Spatial reasoning dataset excerpts
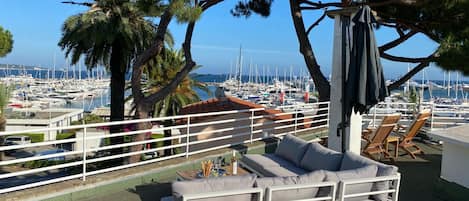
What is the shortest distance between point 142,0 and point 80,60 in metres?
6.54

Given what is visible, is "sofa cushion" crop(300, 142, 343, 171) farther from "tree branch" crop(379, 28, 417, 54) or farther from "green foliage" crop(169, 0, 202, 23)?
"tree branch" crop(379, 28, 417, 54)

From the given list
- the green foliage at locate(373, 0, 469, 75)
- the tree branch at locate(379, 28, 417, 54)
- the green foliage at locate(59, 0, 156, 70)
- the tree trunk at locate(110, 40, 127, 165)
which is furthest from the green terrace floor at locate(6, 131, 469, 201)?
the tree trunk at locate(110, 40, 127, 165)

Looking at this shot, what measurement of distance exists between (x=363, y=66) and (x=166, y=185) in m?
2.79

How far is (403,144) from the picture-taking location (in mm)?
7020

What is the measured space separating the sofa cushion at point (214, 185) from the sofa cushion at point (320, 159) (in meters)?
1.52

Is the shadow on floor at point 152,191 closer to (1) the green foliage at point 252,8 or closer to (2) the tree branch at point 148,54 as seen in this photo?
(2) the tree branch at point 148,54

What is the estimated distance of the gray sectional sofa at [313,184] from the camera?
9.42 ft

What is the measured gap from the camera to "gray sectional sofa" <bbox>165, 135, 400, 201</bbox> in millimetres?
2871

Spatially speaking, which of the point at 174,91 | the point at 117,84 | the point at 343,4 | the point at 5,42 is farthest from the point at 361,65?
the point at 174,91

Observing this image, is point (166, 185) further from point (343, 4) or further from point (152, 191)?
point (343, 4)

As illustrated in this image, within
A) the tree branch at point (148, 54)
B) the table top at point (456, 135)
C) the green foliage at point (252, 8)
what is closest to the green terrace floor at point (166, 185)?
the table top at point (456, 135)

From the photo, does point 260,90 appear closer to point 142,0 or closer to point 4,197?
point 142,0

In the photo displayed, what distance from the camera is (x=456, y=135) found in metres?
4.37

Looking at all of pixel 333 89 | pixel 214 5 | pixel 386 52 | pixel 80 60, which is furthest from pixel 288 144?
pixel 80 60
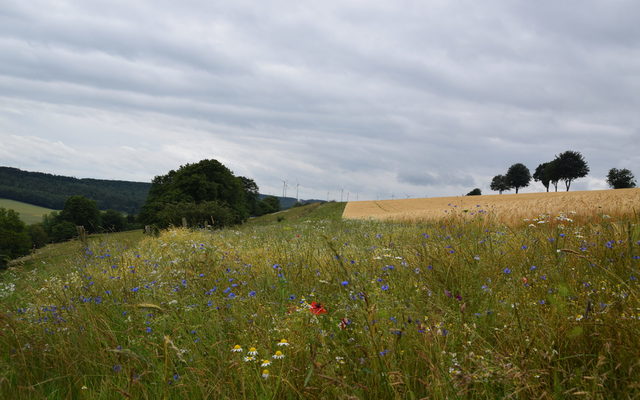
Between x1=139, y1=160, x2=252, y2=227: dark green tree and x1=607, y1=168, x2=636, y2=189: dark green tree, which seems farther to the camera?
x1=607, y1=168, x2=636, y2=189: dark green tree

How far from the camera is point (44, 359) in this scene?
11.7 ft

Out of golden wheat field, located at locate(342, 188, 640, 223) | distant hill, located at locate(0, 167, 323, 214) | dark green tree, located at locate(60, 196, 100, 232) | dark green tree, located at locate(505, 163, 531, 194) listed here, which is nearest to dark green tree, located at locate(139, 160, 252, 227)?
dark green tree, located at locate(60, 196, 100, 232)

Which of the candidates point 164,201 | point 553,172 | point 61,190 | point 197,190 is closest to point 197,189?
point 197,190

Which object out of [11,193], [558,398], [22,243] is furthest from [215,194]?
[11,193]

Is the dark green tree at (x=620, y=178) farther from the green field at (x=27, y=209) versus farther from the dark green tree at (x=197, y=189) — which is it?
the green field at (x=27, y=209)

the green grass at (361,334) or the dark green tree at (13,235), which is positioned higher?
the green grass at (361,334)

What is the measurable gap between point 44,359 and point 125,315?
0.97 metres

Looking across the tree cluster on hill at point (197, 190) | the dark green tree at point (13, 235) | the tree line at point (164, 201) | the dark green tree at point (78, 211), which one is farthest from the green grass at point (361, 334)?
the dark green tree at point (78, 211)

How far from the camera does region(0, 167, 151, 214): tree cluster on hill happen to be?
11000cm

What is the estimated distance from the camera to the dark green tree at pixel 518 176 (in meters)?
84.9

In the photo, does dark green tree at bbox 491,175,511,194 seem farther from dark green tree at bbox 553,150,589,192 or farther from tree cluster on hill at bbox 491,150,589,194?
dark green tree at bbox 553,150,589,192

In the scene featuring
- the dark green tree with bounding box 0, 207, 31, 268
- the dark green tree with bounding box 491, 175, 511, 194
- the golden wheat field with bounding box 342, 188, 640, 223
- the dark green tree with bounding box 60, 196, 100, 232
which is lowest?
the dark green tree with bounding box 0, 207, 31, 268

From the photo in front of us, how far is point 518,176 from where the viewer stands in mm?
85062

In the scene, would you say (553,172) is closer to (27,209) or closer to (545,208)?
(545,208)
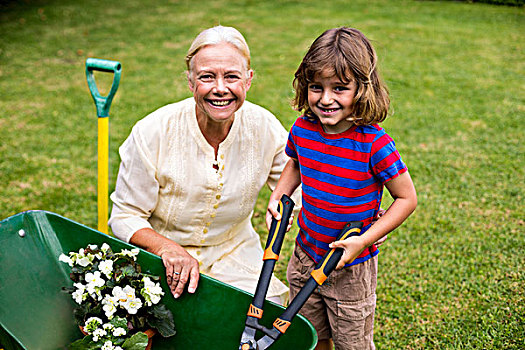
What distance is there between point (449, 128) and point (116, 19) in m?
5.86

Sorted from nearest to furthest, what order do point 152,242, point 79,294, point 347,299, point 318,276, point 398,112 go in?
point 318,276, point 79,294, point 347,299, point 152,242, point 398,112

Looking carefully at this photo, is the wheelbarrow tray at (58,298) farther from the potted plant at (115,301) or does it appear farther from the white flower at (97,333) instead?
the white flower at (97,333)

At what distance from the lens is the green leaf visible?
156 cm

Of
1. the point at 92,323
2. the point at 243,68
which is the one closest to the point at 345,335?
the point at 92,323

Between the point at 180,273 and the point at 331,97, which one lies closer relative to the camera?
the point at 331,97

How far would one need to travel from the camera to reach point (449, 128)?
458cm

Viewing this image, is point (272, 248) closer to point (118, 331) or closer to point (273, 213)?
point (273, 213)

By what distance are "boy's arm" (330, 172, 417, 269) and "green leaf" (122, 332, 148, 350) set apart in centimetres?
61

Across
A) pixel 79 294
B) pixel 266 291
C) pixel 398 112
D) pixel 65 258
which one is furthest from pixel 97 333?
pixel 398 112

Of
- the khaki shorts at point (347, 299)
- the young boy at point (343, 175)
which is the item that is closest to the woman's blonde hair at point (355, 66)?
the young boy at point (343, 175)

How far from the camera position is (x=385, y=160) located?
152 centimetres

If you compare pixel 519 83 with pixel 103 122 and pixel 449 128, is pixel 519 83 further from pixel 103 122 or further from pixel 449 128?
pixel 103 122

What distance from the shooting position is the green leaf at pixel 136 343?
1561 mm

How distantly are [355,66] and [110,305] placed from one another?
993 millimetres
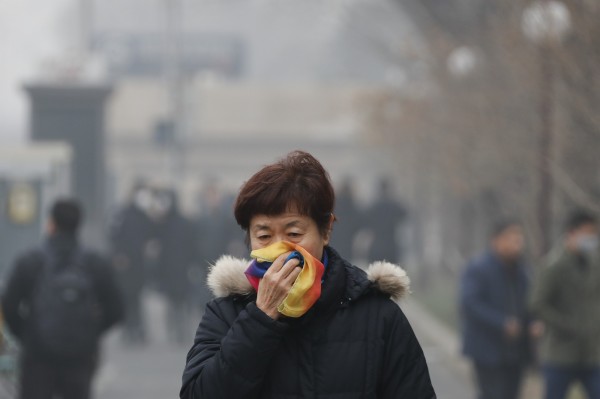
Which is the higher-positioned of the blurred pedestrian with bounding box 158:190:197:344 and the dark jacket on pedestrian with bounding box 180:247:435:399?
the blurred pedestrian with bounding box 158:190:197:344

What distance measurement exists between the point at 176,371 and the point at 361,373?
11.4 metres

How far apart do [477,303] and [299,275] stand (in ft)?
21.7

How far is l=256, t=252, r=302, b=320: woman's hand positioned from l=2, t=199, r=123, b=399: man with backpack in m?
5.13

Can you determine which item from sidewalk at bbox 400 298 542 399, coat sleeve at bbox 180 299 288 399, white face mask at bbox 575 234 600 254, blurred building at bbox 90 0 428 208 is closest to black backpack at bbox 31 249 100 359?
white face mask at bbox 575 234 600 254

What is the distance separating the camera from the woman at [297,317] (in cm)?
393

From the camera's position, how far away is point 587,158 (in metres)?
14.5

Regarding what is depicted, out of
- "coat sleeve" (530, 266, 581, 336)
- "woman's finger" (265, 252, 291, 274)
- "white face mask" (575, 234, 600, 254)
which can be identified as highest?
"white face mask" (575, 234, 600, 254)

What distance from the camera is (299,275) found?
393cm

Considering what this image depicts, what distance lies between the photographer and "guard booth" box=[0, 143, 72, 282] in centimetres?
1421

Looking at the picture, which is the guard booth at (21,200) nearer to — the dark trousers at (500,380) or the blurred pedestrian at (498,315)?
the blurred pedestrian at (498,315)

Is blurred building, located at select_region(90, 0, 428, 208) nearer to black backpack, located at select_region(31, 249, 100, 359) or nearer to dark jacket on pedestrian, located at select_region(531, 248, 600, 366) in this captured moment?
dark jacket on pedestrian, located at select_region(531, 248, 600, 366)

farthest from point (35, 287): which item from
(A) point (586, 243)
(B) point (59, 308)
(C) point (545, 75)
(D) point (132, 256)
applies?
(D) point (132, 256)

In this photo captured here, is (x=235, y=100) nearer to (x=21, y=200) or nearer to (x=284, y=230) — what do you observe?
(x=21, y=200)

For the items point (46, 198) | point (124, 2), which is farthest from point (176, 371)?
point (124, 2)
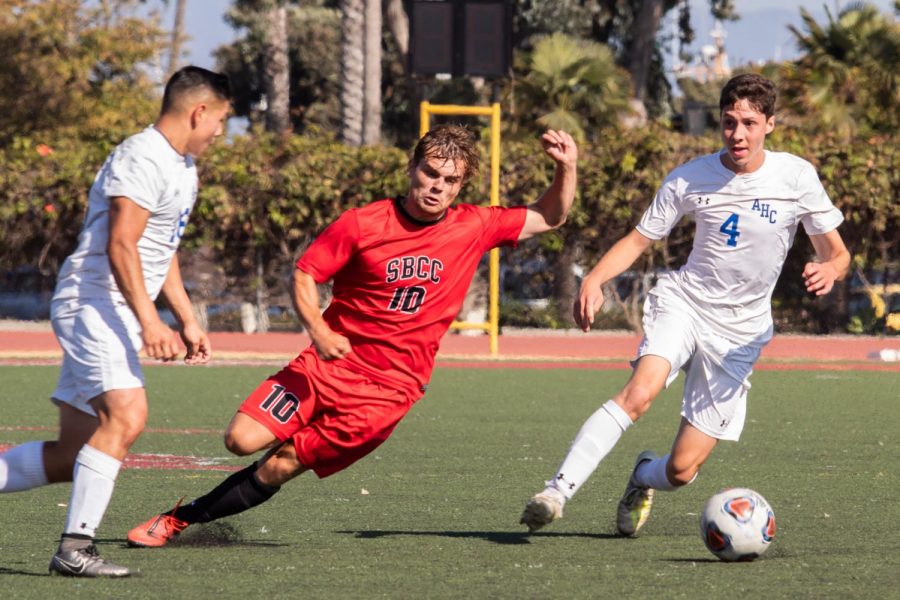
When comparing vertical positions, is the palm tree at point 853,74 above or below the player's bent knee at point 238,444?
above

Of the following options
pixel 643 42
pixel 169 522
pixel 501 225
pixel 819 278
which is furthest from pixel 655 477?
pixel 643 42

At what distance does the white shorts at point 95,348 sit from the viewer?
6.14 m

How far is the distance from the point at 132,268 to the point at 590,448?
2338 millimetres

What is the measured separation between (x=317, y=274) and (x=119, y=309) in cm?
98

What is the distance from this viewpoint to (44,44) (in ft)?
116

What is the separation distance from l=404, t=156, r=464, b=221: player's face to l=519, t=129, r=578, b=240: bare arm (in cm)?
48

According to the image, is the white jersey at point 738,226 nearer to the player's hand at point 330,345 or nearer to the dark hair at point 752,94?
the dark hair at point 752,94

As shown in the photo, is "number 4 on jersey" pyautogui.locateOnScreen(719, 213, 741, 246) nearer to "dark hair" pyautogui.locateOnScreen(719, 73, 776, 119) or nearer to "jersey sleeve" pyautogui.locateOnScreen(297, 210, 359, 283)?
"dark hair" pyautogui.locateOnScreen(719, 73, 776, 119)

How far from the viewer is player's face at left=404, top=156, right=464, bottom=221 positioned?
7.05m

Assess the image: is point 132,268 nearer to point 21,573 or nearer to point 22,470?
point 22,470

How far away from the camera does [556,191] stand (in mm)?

**Given exercise:**
Return exactly the lines of the data, and only those, from the line with "According to the" through the last line, inclusive.

**Answer to the exercise:**
According to the image, is the white jersey at point 738,226 nearer to the player's hand at point 330,345 or nearer to the dark hair at point 752,94?
the dark hair at point 752,94

As shown in the photo, is "number 4 on jersey" pyautogui.locateOnScreen(719, 213, 741, 246) nearer to "dark hair" pyautogui.locateOnScreen(719, 73, 776, 119) or nearer to "jersey sleeve" pyautogui.locateOnScreen(297, 210, 359, 283)?
"dark hair" pyautogui.locateOnScreen(719, 73, 776, 119)

How far from the viewer is player's face at left=404, top=156, right=464, bottom=221 positioned?
7.05m

Assess the image: is point 132,268 nearer to point 21,573 or nearer to point 22,470?
point 22,470

How far away from the camera does [556,191] stand (in mm)?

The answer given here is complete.